(Data supplied Opens)

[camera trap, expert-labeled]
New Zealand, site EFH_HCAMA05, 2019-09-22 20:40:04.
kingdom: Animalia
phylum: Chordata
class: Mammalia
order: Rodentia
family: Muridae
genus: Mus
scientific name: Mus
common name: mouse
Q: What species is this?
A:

(Data supplied Closes)

**What to do:**
Your job is to write out the data exactly as it stands.

**Exercise answer:**
[camera trap, expert-labeled]
New Zealand, site EFH_HCAMA05, 2019-09-22 20:40:04.
kingdom: Animalia
phylum: Chordata
class: Mammalia
order: Rodentia
family: Muridae
genus: Mus
scientific name: Mus
common name: mouse
Q: What species is this?
A:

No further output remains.